Lubis, E, Novita, A. & Phuoc, L.H.
PATHOGENICITY TESTING OF Trichoderma spp. FROM DIFFERENT PLANTATIONS TO CONTROL TOBACCO PLANT DISEASES CAUSED BY Fusicoccum sp.
Efrida Lubis1*, Aisar Novita1, Le Huu Phuoc2
1Department of Agrotechnology, Faculty of Agriculture, Universitas
Muhammadiyah Sumatera Utara, Jl. Muhtar Basri No.3, Kecamatan Medan Timur, Kota Medan, Sumatera Utara, 20238, Indonesia 2Department of Crop Science, Faculty of Agriculture and Natural Resources, An Giang University, No 18, Ung Van Khiem street, Dong Xuyen ward, Long Xuyen City, An Giang Province, Vietnam *Corresponding Author Email: efridalubis@umsu.ac.id
ABSTRAK
Received:
15 March 2023
Accepted:
19 July 2022
Published:
1 August 2023
Trichoderma spp. are saprophytic fungi in soils that are naturally parasitic to and attack numerous plant diseasecausing fungi or have a broad spectrum of control. This study aimed to obtain superior isolates of Trichoderma spp. as fungal antagonists from several plantation areas in North Sumatra, Indonesia. A non-factorial, completely randomized design comprising seven treatments made in triplicate was employed, including no treatment or control (T0) and isolates of Trichoderma spp. from several plantations: rubber (T1), oil palm (T2) and cocoa in Langkat Regency (T3), oil palm in Percut Sei Tuan, Deli Serdang Regency (T4), and coffee (T5) and cocoa in Karo Regency (T6). After macroscopic and microscopic identification, the percentage of inhibition against Fusicoccum sp. was determined, and the pathogenicity of these isolates was tested on tobacco plants. Results indicate that isolates from the rubber plantation in Langkat (T1) produced the highest percentage of inhibition against Fusicoccum sp. and showed a negative reaction in the pathogenicity test as no necrotic spots were formed on tobacco leaves after injection.

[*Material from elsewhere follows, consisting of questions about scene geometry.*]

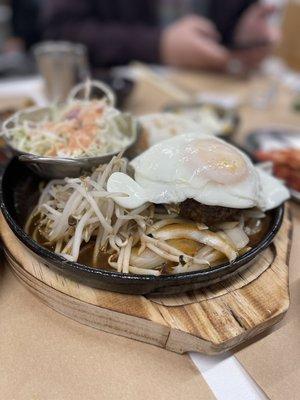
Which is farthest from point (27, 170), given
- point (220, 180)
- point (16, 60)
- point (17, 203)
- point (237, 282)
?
point (16, 60)

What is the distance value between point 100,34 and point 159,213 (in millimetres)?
2964

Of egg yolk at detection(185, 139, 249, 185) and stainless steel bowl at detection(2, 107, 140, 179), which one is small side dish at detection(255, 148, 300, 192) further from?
stainless steel bowl at detection(2, 107, 140, 179)

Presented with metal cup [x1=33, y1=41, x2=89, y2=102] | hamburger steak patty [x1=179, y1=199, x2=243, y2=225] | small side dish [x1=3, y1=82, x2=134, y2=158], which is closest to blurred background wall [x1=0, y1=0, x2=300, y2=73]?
metal cup [x1=33, y1=41, x2=89, y2=102]

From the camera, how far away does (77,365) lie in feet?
3.82

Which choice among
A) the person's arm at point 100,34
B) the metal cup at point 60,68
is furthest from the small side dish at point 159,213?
the person's arm at point 100,34

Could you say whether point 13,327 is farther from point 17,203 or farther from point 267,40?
point 267,40

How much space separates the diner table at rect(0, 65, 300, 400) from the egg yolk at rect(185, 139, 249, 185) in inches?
20.5

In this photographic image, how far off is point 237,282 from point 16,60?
135 inches

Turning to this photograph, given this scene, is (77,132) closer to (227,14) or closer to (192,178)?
(192,178)

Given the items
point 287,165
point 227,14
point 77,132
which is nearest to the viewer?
point 77,132

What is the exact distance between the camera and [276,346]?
1241 mm

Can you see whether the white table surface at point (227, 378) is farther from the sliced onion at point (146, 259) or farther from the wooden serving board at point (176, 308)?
the sliced onion at point (146, 259)

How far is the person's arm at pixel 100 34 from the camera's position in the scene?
147 inches

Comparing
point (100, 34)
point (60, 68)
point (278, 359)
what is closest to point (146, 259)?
point (278, 359)
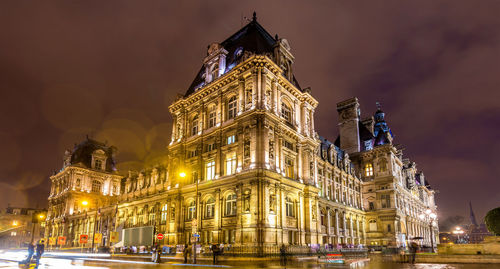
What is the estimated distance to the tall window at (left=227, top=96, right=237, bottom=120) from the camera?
133 ft

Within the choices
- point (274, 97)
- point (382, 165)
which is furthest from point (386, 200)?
point (274, 97)

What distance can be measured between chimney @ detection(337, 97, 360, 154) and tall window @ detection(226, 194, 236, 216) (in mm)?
41248

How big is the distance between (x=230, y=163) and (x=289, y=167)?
764 centimetres

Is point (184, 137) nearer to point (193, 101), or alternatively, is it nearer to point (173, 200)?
point (193, 101)

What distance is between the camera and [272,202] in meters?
34.3

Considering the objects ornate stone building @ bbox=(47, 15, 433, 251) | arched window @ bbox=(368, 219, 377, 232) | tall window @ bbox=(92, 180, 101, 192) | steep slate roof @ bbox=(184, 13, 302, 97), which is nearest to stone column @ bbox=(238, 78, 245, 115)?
ornate stone building @ bbox=(47, 15, 433, 251)

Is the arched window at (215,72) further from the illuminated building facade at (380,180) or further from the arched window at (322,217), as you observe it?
the illuminated building facade at (380,180)

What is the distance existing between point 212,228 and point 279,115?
14809 millimetres

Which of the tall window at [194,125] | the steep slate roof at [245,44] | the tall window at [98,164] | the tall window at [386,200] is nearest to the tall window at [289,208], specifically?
the tall window at [194,125]

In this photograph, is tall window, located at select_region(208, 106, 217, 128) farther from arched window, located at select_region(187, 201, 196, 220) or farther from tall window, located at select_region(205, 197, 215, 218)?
arched window, located at select_region(187, 201, 196, 220)

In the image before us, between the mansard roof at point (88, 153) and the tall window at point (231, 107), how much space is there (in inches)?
2055

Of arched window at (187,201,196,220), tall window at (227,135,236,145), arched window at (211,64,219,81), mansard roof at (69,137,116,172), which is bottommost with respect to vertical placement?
arched window at (187,201,196,220)

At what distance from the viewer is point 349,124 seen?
7331cm

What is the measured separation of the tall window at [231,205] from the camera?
3570 cm
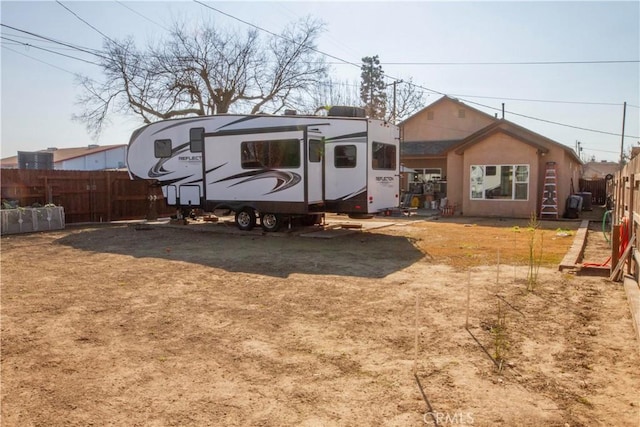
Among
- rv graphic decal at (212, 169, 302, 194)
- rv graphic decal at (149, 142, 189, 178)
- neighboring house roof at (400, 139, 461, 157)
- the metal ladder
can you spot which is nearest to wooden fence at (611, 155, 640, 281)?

Keywords: Trichoderma spp., Fusicoccum sp, percentage of inhibition.
INTRODUCTION
Soil-borne pathogens cannot be effectively and efficiently curbed by solely relying on synthetic pesticides that target parts of plants because they live in the soil and attack when their environment is in favorable conditions. Besides, these pesticides can lead to
environmental pollution, ecological disturbances or imbalance, and even various health problems when used excessively. For these reasons, more target-specific and environmentally friendly methods are needed to control the pathogens to protect plants longterm, including reducing chemical
pesticides and replacing them with natural antagonist agents as biological control. Biological control is introduced as an alternative means of suppressing the growth of pathogens with little to no negative influence on the environment using biological agents, such as viruses, fungi, and bacteria. Trichoderma is one of the soil fungi with a scientifically proven ability to control plant diseases.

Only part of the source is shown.